**Exercises**
A - Answer these questions from the thread on saying God's name in vain:
(i) Which two expressions does the first poster say when angry or frustrated?
(ii) Where does the first poster's older sister put the word "God" in almost every post?
(iii) According to the reply, being agnostic is more open-minded than being what?
B - Carry on the thread on saying God's name in vain, starting right after its last sentence.

START Supplied text

# Saying "His" name in Vain



## poltergeistfan91 (Jan 18, 2012)

I am not religious nor do I go to church or read the bible. I was raised to believe in God but I am more Agnostic because I am not really sure about what I believe, but then again I like not being religious, because it makes me more open minded to the world around me and to me, religious is not important, I can go my life without it. I do want to say I do respect my other siblings who do believe in God and everyone else who decides too but I have an older sister who is such a bible thumping, jesus loving freak. No offense to her or any jesus lovers who may be reading this thread. 

Anyways, she is like one of those people who has the word "God" in almost all of her statuses on Facebook and she talks about how amazing God is but I just try to ignore it. I am the kind of person that when I get angry or frustrated I have been known to say, "Jesus Christ" or "God Dangit" and it doesn't bother me and it upsets my sister so much (assuming it's been said around her) but it's not like I say it on purpose to piss her off or anything, that's just what I am so used to doing. And she gets on to me about it a lot, (I just want her to shut up and stop complaining). And I am not sure if I am being the selfish one or if she's just being overly dramatic about it because to me when I say it, I do not feel like I am disrespecting anyone. It's just a saying I am used to using a lot. Anyone else feel like me?


----------



## TrcyMcgrdy1 (Oct 21, 2011)

First of all, being agnostic is more opened minded than an atheist. it means that you havent settled on a single idea and are curious and understanding of all angles and therefore cannot decide. A lot fo atheists can be just as closed minded as some religious people.

END Supplied text
START Listed records

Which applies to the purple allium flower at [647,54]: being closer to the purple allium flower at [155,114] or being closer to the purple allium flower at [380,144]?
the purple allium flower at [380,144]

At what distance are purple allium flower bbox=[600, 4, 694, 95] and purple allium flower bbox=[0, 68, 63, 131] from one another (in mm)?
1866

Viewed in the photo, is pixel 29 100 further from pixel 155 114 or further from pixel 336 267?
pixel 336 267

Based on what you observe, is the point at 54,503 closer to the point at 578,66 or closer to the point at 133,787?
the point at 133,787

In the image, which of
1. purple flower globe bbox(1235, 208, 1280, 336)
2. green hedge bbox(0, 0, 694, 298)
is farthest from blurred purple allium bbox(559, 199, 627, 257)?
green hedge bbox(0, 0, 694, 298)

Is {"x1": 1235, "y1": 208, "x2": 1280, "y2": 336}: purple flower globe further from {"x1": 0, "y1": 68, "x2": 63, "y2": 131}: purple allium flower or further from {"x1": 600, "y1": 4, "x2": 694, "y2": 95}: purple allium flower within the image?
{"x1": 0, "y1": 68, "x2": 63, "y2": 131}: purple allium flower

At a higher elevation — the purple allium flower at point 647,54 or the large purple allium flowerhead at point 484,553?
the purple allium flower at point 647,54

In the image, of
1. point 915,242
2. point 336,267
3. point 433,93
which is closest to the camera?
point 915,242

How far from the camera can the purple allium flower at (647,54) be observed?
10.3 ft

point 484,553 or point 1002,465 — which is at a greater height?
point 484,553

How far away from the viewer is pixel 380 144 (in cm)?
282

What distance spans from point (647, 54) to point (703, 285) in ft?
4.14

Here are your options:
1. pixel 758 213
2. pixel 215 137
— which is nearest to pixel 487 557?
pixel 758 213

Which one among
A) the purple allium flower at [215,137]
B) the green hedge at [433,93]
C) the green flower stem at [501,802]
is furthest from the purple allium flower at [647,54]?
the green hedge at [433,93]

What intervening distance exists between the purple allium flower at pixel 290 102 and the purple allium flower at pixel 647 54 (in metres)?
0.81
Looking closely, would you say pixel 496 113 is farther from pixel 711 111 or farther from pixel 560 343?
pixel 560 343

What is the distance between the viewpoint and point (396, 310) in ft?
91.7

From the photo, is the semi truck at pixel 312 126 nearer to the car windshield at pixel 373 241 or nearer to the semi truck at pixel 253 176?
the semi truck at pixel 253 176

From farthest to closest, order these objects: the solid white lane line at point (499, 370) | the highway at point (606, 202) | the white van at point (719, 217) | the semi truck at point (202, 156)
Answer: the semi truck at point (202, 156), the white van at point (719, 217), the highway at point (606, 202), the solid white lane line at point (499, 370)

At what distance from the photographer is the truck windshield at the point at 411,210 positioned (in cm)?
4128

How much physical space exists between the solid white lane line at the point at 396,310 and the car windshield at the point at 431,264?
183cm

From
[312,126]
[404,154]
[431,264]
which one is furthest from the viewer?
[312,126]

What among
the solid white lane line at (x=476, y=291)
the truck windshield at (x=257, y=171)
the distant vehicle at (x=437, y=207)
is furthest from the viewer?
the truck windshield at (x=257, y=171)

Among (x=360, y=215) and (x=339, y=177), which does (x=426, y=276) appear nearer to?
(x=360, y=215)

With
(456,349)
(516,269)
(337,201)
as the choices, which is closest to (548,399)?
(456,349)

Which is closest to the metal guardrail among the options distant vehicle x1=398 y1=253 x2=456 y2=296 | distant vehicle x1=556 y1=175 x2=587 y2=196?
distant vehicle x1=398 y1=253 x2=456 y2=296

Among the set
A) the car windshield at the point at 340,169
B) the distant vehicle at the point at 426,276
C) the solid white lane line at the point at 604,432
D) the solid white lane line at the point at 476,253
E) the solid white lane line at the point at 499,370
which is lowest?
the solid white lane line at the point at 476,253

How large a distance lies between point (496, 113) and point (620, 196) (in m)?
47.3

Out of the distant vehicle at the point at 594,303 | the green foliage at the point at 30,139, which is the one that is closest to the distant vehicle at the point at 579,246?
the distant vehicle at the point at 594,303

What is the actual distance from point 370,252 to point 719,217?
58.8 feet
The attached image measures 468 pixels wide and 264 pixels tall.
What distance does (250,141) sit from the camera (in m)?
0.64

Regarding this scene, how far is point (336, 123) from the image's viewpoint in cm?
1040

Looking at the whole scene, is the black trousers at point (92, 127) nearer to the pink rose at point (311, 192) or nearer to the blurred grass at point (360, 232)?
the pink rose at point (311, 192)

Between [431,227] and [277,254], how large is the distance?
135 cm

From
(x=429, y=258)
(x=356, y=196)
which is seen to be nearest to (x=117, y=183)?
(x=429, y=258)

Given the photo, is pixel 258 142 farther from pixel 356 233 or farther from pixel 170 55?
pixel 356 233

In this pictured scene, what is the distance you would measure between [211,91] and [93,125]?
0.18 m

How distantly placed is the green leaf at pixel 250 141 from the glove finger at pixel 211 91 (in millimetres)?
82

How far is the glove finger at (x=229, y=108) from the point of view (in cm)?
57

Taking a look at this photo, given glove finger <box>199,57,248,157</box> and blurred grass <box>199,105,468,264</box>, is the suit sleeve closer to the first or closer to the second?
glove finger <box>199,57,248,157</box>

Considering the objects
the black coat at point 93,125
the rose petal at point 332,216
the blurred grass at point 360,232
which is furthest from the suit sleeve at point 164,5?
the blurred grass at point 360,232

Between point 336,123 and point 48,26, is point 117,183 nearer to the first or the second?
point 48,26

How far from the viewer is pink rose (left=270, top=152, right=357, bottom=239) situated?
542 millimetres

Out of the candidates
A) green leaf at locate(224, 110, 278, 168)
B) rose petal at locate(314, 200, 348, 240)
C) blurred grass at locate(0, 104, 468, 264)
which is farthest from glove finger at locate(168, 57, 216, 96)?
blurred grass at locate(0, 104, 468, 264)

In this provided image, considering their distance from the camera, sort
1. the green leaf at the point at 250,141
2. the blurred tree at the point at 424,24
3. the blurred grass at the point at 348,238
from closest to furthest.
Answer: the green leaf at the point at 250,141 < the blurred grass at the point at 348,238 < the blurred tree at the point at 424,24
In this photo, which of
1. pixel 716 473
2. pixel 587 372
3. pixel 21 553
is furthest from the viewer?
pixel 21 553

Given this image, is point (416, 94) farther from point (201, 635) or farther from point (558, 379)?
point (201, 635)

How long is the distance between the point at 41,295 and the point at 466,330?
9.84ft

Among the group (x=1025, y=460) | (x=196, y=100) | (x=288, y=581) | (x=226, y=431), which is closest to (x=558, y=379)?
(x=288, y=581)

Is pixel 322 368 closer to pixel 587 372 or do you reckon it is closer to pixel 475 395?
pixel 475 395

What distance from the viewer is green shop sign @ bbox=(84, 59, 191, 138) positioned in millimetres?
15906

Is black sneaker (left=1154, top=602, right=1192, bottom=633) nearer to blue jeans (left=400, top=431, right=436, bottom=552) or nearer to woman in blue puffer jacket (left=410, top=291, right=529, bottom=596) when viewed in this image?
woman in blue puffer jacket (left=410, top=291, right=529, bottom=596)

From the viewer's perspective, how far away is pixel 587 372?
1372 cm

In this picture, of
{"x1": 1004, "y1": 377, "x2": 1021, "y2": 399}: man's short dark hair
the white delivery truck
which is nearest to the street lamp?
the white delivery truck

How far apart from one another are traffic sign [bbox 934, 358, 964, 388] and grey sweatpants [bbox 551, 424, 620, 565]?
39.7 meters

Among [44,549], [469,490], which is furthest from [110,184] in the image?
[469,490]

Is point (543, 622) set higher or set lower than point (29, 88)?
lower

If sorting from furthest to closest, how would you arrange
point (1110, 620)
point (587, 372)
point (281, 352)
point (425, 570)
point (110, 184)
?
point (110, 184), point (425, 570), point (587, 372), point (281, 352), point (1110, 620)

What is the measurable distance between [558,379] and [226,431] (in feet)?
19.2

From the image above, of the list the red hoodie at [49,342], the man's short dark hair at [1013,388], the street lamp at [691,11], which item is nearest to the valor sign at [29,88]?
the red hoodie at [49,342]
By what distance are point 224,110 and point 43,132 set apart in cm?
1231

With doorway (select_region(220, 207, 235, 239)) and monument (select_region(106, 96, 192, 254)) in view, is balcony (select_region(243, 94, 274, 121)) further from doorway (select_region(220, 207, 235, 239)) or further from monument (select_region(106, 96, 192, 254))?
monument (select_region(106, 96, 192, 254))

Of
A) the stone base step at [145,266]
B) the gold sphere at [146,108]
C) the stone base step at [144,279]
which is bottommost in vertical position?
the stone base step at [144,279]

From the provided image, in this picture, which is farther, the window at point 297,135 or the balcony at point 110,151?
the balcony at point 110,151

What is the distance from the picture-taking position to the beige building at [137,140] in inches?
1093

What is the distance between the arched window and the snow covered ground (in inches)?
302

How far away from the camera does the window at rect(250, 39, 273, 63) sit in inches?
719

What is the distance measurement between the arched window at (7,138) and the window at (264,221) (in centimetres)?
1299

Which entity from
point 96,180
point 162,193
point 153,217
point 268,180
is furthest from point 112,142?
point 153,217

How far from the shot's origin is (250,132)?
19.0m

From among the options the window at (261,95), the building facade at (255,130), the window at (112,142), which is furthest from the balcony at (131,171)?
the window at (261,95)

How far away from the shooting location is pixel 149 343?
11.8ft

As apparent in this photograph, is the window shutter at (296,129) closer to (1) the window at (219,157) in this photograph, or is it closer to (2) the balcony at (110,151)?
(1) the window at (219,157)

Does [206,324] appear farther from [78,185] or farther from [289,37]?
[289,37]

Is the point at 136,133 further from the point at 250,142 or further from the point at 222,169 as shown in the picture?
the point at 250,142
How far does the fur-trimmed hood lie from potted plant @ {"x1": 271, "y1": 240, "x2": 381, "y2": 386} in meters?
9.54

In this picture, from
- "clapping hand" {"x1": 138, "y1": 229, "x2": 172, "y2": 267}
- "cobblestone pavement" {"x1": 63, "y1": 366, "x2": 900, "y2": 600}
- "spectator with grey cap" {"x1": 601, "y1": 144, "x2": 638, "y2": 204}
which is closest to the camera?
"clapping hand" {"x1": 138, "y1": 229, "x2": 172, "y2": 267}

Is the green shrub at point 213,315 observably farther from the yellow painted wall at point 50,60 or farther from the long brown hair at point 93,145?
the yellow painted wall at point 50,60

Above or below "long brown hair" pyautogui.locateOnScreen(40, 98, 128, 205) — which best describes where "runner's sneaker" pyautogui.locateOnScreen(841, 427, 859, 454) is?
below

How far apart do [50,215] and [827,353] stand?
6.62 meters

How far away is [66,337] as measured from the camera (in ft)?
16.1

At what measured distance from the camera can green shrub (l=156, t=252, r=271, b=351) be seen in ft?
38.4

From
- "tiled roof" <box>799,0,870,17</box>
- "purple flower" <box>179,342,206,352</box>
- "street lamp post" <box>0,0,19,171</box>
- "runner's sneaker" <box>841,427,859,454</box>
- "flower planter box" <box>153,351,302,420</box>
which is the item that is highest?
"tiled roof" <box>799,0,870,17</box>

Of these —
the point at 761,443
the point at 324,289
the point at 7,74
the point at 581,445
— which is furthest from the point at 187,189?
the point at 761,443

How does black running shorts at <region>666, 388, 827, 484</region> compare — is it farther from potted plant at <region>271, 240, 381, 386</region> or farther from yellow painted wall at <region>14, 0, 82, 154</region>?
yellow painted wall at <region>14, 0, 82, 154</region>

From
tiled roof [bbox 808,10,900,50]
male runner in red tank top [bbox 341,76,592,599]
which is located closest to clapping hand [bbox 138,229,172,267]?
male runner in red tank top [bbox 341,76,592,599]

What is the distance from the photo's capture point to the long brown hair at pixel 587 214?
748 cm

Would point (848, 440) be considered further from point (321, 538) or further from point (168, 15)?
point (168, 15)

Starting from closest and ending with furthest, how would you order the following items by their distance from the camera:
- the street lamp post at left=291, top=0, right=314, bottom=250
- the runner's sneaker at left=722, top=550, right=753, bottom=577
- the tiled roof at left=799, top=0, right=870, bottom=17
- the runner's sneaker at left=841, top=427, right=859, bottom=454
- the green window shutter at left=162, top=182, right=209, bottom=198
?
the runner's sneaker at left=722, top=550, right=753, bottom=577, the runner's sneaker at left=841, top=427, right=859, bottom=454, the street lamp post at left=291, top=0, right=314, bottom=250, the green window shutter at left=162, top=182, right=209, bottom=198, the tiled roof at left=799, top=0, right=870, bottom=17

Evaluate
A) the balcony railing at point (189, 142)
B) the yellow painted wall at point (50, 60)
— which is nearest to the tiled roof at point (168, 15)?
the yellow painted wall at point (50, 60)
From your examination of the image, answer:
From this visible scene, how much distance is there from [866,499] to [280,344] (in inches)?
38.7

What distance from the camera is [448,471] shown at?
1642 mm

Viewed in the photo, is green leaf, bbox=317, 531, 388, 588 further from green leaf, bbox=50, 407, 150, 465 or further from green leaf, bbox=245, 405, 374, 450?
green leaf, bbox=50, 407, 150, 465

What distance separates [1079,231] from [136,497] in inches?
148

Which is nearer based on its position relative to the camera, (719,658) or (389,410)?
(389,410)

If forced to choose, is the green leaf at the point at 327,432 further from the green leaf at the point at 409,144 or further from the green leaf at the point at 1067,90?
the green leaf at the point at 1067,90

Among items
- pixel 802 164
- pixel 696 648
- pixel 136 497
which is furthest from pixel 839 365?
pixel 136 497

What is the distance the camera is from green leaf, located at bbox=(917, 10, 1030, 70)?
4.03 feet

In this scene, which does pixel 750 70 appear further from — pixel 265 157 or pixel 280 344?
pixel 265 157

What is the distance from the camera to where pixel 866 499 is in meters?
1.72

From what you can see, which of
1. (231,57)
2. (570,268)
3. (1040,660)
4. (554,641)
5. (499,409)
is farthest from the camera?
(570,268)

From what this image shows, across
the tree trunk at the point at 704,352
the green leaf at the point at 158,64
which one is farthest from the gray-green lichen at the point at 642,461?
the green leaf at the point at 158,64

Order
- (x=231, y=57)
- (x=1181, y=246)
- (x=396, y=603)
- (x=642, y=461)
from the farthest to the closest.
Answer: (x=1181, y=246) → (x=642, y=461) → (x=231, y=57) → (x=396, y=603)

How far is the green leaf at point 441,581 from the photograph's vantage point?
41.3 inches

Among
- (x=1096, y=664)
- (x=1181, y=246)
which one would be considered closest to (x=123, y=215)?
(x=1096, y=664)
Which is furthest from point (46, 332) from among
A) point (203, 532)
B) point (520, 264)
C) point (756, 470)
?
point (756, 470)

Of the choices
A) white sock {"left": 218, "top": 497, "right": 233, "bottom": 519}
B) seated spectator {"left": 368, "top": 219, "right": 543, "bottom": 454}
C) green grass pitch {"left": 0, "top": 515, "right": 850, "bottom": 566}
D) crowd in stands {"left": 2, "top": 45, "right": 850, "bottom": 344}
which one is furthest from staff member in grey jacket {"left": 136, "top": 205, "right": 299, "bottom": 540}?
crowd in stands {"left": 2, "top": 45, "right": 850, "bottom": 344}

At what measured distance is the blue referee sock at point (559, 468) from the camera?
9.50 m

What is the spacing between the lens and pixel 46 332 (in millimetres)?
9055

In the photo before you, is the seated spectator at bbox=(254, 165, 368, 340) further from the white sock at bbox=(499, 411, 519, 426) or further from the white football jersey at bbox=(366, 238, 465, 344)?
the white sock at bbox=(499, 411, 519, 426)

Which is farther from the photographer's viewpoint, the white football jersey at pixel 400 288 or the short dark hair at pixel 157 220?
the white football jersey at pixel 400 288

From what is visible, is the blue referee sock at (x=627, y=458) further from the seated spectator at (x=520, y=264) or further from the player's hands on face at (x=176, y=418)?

END Listed records

**Answers given**
A -
(i) "Jesus Christ" and "God Dangit"
(ii) In almost all of her statuses on Facebook
(iii) An atheist

B -
Anyways, I would have to say your sister is out of line. She is ok to be offended, but she also needs to realize you are you and she can't expect you to live and speak by HER views. She needs to understand that you accpet her way of life and don't give her crap about what she says, so she should return that respect and let you do you.


----------



## poltergeistfan91 (Jan 18, 2012)

Whether I were religious or not, I would say I am a very open minded individual. But yeah, I haven't really picked a side, and I do not care about picking a side, and I do not really believe there is a God, so I guess I am more Atheist but sometimes I just say I am Agnostic, it's a mix I would say. But yes, I do agree, I respect her belief's and she should respect mine.


----------



## anonymid (Oct 16, 2005)

TrcyMcgrdy1 said:


> First of all, being agnostic is more opened minded than an atheist. it means that you havent settled on a single idea and are curious and understanding of all angles and therefore cannot decide.


This is just not true at all. Being an atheist doesn't mean that you're close-minded, "settled," or lack curiosity. It means nothing more and nothing less than that you lack belief. It doesn't mean that you're not open to revising your beliefs in the face of new evidence, or that you're not interested in learning more about the world around you and the beliefs of others.

Anyway, as for the OP's question: I say those sorts of things all the time too, but if I lived with someone who had a problem with it, I would try to refrain out of respect.


----------



## poltergeistfan91 (Jan 18, 2012)

Luckily, my sister no longer lives at home. She lives with her husband and three children. I refrain from seeing her as much as possible because she's crazy, lol, but it makes it difficult since I always want to see my niece and nephew. I have not said it around her in a long time, since I am not around her much, but I guess my question was in reference to the past, and possibly the future, if it happens again, lol.


----------



## Quinn the Eskimo (Jan 22, 2012)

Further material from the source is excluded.